Inscription hiéroglyphique
- Photographie et dessin des inscriptions en hiéroglyphes et en démotique
Le graffiti se compose de deux inscriptions, l'une écrite en hiéroglyphes égyptiens et l'autre en égyptien démotique. Ces inscriptions sont accompagnées d'une figure sculptée représentant le dieu Mandoulis. Les hiéroglyphes sont gravés à droite de la tête de Mandoulis, et le démotique à gauche de son bâton[1].

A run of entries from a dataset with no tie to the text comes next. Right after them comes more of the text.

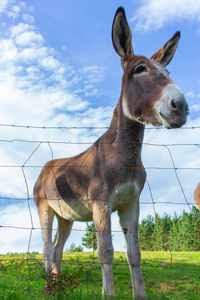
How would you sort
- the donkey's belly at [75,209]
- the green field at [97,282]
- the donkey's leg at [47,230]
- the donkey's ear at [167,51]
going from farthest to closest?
the donkey's leg at [47,230] → the donkey's ear at [167,51] → the donkey's belly at [75,209] → the green field at [97,282]

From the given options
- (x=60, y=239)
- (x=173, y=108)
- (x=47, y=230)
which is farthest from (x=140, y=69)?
(x=60, y=239)

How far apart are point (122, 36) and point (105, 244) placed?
3.05 metres

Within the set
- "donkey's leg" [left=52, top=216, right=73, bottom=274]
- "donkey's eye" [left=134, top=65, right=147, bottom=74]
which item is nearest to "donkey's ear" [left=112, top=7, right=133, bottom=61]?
"donkey's eye" [left=134, top=65, right=147, bottom=74]

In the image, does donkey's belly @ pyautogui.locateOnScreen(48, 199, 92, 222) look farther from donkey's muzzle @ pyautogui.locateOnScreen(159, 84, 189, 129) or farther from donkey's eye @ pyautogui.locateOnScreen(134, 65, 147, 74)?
donkey's eye @ pyautogui.locateOnScreen(134, 65, 147, 74)

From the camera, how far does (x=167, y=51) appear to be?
4.76 meters

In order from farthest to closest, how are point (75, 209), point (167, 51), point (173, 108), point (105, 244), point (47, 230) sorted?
point (47, 230), point (167, 51), point (75, 209), point (105, 244), point (173, 108)

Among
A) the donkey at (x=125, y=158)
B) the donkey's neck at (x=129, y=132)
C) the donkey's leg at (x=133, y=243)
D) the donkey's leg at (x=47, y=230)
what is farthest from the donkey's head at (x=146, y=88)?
the donkey's leg at (x=47, y=230)

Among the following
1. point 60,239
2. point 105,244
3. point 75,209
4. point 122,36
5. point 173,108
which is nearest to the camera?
point 173,108

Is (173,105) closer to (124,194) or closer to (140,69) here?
(140,69)


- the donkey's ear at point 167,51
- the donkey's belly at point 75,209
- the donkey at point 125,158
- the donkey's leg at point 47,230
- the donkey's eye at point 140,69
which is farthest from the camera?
the donkey's leg at point 47,230

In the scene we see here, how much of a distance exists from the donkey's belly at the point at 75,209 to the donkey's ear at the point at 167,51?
8.86 ft

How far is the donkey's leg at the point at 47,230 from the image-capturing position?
496cm

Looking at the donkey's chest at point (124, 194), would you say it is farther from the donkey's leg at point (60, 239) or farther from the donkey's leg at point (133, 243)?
the donkey's leg at point (60, 239)

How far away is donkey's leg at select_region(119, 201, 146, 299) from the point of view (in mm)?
3811
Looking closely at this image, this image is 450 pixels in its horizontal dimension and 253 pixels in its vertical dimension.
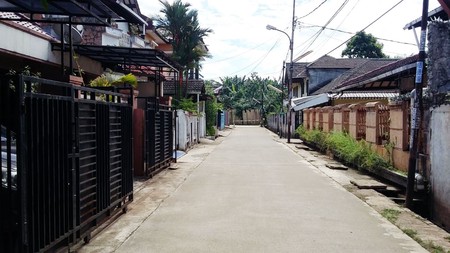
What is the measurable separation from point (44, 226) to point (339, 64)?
39.4 meters

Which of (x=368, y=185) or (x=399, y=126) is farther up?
(x=399, y=126)

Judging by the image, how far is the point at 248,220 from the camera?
715cm

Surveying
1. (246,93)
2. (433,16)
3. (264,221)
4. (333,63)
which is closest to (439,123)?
(264,221)

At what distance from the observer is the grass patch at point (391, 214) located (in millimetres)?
7378

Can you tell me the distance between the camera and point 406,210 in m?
8.22

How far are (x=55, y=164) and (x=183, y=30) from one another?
80.0 feet

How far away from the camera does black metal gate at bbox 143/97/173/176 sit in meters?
11.5

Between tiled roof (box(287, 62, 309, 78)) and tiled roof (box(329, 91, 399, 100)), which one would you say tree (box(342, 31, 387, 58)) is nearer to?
tiled roof (box(287, 62, 309, 78))

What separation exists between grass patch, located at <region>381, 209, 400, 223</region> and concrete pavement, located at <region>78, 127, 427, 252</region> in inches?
5.2

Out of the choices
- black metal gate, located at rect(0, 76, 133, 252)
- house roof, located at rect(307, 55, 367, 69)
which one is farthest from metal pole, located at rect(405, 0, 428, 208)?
house roof, located at rect(307, 55, 367, 69)

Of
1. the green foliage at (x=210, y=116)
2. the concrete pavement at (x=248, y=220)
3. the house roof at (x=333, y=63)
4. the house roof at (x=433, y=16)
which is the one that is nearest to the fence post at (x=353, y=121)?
the house roof at (x=433, y=16)

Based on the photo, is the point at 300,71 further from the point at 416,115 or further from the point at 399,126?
the point at 416,115

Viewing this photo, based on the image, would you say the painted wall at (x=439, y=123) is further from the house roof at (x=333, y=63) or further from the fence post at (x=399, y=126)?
the house roof at (x=333, y=63)

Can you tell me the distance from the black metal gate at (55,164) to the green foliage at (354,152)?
775 cm
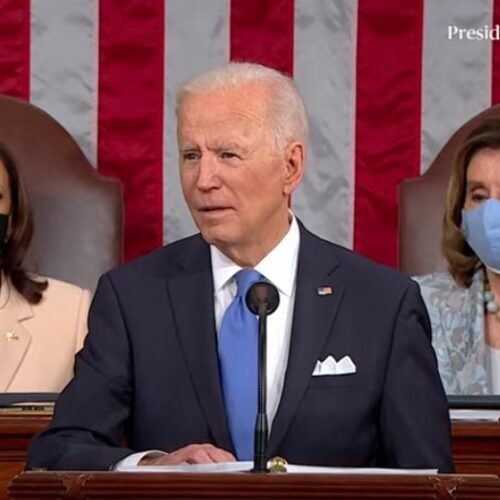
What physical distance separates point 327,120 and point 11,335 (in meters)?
1.17

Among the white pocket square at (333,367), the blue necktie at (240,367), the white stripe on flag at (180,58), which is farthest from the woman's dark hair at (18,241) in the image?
the white pocket square at (333,367)

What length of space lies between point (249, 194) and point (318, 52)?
70.5 inches

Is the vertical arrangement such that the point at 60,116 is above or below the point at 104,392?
above

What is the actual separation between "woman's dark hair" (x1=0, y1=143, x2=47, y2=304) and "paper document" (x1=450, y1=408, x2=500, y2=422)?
3.77 ft

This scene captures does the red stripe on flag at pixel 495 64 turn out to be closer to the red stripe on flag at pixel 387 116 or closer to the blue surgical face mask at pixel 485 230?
the red stripe on flag at pixel 387 116

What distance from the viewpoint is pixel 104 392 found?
8.36ft

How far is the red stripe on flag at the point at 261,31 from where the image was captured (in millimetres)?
4289

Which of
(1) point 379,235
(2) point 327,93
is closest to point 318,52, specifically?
(2) point 327,93

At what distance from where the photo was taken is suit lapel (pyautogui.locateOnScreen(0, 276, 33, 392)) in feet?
11.8

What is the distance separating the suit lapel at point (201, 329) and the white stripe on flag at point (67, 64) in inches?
64.1

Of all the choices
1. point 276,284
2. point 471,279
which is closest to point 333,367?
point 276,284

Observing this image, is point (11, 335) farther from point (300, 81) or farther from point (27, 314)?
point (300, 81)

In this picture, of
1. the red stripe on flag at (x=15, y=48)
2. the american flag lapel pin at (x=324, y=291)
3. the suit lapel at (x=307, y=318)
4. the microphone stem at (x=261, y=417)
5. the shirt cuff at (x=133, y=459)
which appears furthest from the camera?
the red stripe on flag at (x=15, y=48)

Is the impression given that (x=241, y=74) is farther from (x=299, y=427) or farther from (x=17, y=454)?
(x=17, y=454)
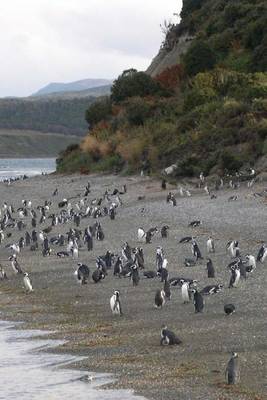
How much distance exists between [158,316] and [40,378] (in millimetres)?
3823

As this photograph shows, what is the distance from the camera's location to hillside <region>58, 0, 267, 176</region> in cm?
4578

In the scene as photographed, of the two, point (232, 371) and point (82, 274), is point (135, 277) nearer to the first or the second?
point (82, 274)

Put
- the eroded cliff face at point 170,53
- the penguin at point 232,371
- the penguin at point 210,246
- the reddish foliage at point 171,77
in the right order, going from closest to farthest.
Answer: the penguin at point 232,371
the penguin at point 210,246
the reddish foliage at point 171,77
the eroded cliff face at point 170,53

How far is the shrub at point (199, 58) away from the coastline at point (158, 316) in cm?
2956

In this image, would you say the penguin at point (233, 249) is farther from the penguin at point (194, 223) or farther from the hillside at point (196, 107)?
the hillside at point (196, 107)

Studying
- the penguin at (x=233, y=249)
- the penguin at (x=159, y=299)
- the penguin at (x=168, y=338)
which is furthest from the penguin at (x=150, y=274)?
the penguin at (x=168, y=338)

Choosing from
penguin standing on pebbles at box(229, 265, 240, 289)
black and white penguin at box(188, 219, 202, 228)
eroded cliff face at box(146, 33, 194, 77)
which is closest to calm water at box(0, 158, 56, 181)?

Translitération : m-bȝḥ Mrwr sȝ Ḥr.w m-ˁ=f ȝs.t-md-jḫm sȝ ȝs.t-md ḥm-nṯr-sn.nw n ȝs.t ḏ.t nḥḥ ḏd-mdw.w jn Mrwr nb jȝ.t-wˁb.t nṯr ˁȝ
Traduite en français, l'inscription hiéroglyphique se lit comme suit :
« Devant Mandoulis, fils d'Horus, par la main de Nesmeterakhem, fils de Nesmeter, le second prêtre d'Isis, pour l'éternité. Paroles prononcées par Mandoulis, seigneur de l'Abaton, grand dieu[1]. »
Inscription démotique
Traduite en français, l'inscription démotique se lit comme suit[1] :
« Moi, Nesmeterakhem, scribe de la Maison des Écrits d'Isis, fils de Nesmeterpanakhet, second prêtre d'Isis, et de sa mère Eseoueret, j'ai œuvré à la réalisation de cette statue de Mandoulis pour l'éternité, car son visage m'est favorable. Aujourd'hui, jour de l'anniversaire d'Osiris, fête de sa dédicace, an 110[1]. »
Contexte
Contexte religieux

Les inscriptions proviennent de Philæ, un important complexe de temples de l'Égypte antique. Tout au long de l'histoire de l'Égypte antique, Philæ a été vénérée comme l'un des lieux de sépulture supposés du dieu Osiris[1]. Située à l'extrême sud de l'Égypte, elle constituait historiquement un lieu de pèlerinage important pour les adeptes de la religion égyptienne du sud du pays, en particulier pour les populations du royaume de Koush (c. 1000 av. J.-C. – 350 apr. J.-C.)[5]. Les inscriptions ont été gravées sur une porte ajoutée au temple par l'empereur romain Hadrien ; cette porte menait directement à l’Abaton, le sanctuaire censé abriter le tombeau d’Osiris[1]. Malgré son lien étroit avec Osiris, le temple était principalement dédié à la déesse Isis, bien qu’il existe également des preuves du culte de divinités telles que Hathor, Imhotep, Khnoum et Nephtys. De par sa proximité géographique avec la Nubie au sud, le temple était aussi un lieu de culte pour diverses divinités d’origine nubiennes, également reconnues dans la religion égyptienne[6].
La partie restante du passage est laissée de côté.